• Passage given
::::

December 4th: 'Microservice Architecture'

"Please build me a house with this hammer"

Author: Hans Bugge Grathwohl - Date: 2024-12-04

Microservices - The Architectural Pattern Without Trade-Offs

“When we build our product, we need to drive agile transformation and deliver value-added solutions while maintaining operational excellence through continuous improvement methodologies. Our platform needs to be future-proof and scalable. I expect best practices to be followed, so naturally we’ll use microservices!”

A Danish IT manager of an inhouse enterprise software project

Such non-sequiturs are unfortunately all too common in our industry. Around ten years ago, microservices was a hot and exciting topic. Books were written and many conferences were held about how large software companies found success with employing microservices to solve their problems - suddenly, they could do continuous delivery and zero-downtime deployments. There were so many success stories that a whole generation of IT managers now has internalized that microservices are a given - if you’re not using microservices, you’re not being Agile. (The tech community has long since moved on to newer and shinier things like “serverless architecture,” but it takes a while for our managers to catch up.)

Where did those success stories come from? Netflix, Spotify, Amazon, Uber. And what are you building — an internal HR portal?

Software Design 101

Software design is all about trade-offs and fending off complexity. There’s no such thing as a free lunch - whatever technical design choice you make, it always comes at a cost. But if you get the choice between simple and complex, it’s usually safe to go with simple, because complexity has a compounding effect, and it takes surprisingly few bad choices to get to a place where development velocity is approaching zero.

You want to know a good way to kill development velocity? Make it so that your developers cannot run the system on their development machines without setting up their own Kubernetes cluster. Make it so that your developers cannot use a debugger to follow the flow of a user request because it passes through multiple processes, some of which are in Go and some of which are in Python. Make it so that your developers are stuck with the first service boundary design they came up with before they understood the domain, because someone else is depending on your API and changing it requires too much coordination.

I’ve seen greenfield projects merely a few months old that have become so bogged down with operational complexity that 90% of the development time is wasted on excessively long feedback loops, and none of the developers ever test their changes end-to-end because it’s just too much effort to get the system up and running locally, and they’re not even sure what the system does anymore. All because someone had made a decision to use microservices early on, without weighing the trade-offs.

Sure, we have all seen the “big ball of mud” monolith, and we know how painful it is to work with. But if your team did not have the discipline to properly maintain one large code-base, why would you expect that they would have the discipline to maintain a large number of small code-bases? Software design is hard. Making your system distributed does not make it easier.

But What About Horizontal Scaling?

Your company acquires another company with hundreds of thousands of employees, and suddenly your HR portal needs to scale beyond your wildest imaginings. Thousands of requests per second! See, you should have gone with microservices from the start! Then you would only need to whisper a few words to Kubernetes, and all your problems would be solved in a zero-downtime instant with horizontal scaling!

::::

• Stored records
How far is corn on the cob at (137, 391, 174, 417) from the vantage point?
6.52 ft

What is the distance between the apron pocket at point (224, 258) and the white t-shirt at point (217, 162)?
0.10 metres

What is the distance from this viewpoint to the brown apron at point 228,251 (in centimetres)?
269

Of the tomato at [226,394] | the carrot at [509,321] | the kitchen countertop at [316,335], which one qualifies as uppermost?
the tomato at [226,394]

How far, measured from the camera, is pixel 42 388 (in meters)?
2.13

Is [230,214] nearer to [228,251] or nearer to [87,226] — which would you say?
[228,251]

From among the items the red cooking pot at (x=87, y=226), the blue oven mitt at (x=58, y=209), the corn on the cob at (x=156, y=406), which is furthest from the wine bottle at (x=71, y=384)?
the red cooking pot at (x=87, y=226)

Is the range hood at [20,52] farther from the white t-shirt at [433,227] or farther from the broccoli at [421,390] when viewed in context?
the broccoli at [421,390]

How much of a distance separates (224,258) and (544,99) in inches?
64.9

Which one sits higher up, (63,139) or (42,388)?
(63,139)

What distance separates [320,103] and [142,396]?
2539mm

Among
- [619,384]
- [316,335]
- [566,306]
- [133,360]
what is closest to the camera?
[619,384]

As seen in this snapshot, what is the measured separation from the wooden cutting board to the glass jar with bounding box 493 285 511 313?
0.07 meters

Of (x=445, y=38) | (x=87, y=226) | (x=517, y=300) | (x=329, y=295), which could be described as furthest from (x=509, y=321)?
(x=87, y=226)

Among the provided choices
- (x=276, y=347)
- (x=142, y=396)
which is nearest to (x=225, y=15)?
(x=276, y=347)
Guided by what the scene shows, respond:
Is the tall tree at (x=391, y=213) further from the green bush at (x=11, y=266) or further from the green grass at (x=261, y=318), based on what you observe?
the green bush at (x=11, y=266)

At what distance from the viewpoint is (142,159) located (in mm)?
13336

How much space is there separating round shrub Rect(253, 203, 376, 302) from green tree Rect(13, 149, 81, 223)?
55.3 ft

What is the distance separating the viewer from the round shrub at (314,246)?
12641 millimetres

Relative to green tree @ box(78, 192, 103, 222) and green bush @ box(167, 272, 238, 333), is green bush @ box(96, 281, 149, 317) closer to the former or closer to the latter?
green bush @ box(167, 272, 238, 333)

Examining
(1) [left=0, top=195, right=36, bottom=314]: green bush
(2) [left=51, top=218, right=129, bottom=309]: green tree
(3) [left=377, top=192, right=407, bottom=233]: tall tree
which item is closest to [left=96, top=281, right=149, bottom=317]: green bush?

::::

• Requirements
Carry on the microservices essay from the point where it stops. The items have nothing to do with the microservices essay.

• Answer below
Luckily, you are a good software engineer, so instead of worrying about management buzzwords, you instead go and profile your system to figure out where your bottlenecks are, and solve the problem by scaling the parts of the system that need scaling - that might mean factoring out a new service, or just adding more capacity to the existing one. You don’t need microservices up front.

Besides, when profiling, you are not unlikely to find that serialisation and deserialisation are some of your most expensive operations. Do you know when you don’t need to serialise and deserialise data? When you’re calling an in-process function in your monolith!

The Functional Programming Paradox

Something that has bothered me for a while about microservices advocates is that they love the idea of separated stateless services communicating with immutable data that facilitate parallelisation and scaling, but rarely are these the same people who advocate for using the functional programming languages where these properties come for free. Why can we think in functions and data on the system scale, but in-process data models have to be stateful classes? In my experience, if you build your system from functions and immutable data, it becomes easier to factor out services later.

Conclusion

The next time someone suggests microservices as the solution to all your problems, ask them if they’ve considered a helicopter for their commute. After all, helicopters solve transportation problems just like microservices solve architectural ones - expensively, with lots of moving parts, and with exciting new ways to crash and burn.

If you are an architect or a manager who is pushing a technology or architectural decision on your team, you should at least be aware of the trade-offs, no matter if you are pushing for microservices, AI™, or, god forbid it, serverless functions.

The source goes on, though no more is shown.